Tanto ela, como os atores de “Priscilla” se beneficiaram de uma exceção especial do poderoso sindicato americano SAG-AFTRA, que lidera a greve que paralisou Hollywood, para promover este filme no exterior.

A greve de atores, à qual os roteiristas aderiram, provocou a ausência de grande parte das estrelas e cineastas americanos no Lido. “Priscilla” concorre ao Leão de Ouro com outros 22 filmes.

– Ignorado nos EUA, querido na Europa –

Aos 87 anos, Woody Allen tem uma fama ainda mais independente de Hollywood, mas tem seus próprios problemas.

Abalada pela onda do #MeToo, a indústria cinematográfica americana rejeita se associar a um diretor de cinema acusado de abusos sexuais por sua filha adotiva, Dylan, ocorridos supostamente em 1992, quando ele ainda vivia com Mia Farrow.

Duas investigações absolveram Allen, mas o escândalo ainda assombra o diretor, que tem dois filhos adotivos com sua atual esposa, Soon-Yi Previn.

O diretor nova-iorquino foi convidado a apresentar em Veneza “Coup de chance”, rodado na França com Lou de Laâge, Niels Schneider e Melvil Poupaud nos papéis principais.

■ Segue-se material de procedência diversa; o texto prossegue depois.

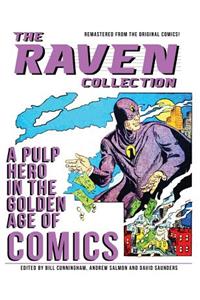 Raven Collection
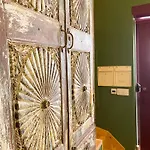 Appartement Modern Belle Epoque & Luxury Duplex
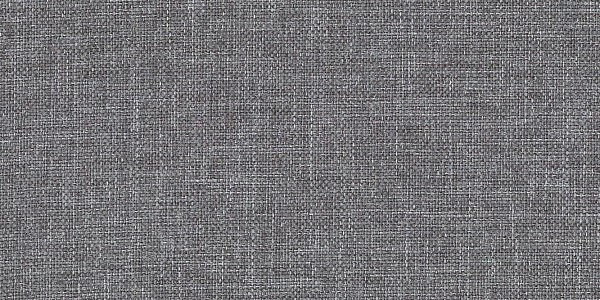 Rozkládací sedací souprava do U Letto - Sawana 21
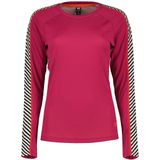 Helly Hansen - Lifa Midweight Active Stripe - Onderhemd - Aansluitend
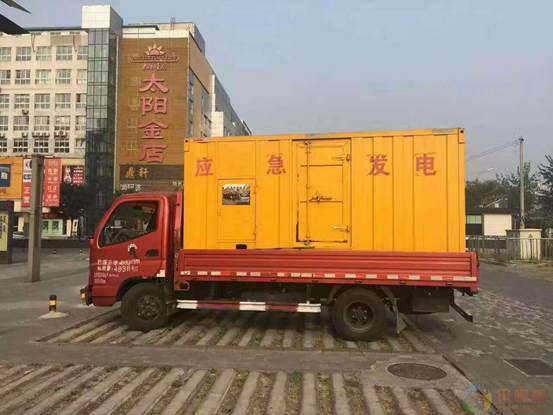 上海压力源的振动会对其重复性产生什么具体影响？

O filme é um drama amoroso, a partir do casual reencontro de dois ex-colegas de sala no ensino médio.

Ignorado até mesmo pela cidade à qual dedicou tantas produções, Nova York, Allen aos poucos direciona seus projetos à Europa.

No ano passado, estreou “O Festival do Amor”, ambientado no Festival Internacional de Cinema de San Sebastián, depois ter escolhido Londres para gravar “Ponto final – Match Point”, e Barcelona, para “Vicky Cristina Barcelona”. Há 12 anos, a capital francesa foi cenário de outro filme de Allen, “Meia-noite em Paris”.

O autor de “Manhattan” e “Hannah e suas irmãs” reconheceu recentemente que está perto de encerrar sua longa carreira cinematográfica.

“Quando eu era jovem, os filmes que mais nos impressionavam eram os europeus, os franceses, os italianos, os suecos… Todos queríamos fazer filmes como os europeus”, lembrou o diretor, na conversa com a imprensa.

“Tenho muito boas ideias para Nova York, e se alguém sair das sombras e disser ‘ok’, se estiver de acordo em me dar o dinheiro e não se intrometer, vamos em frente!”, brincou.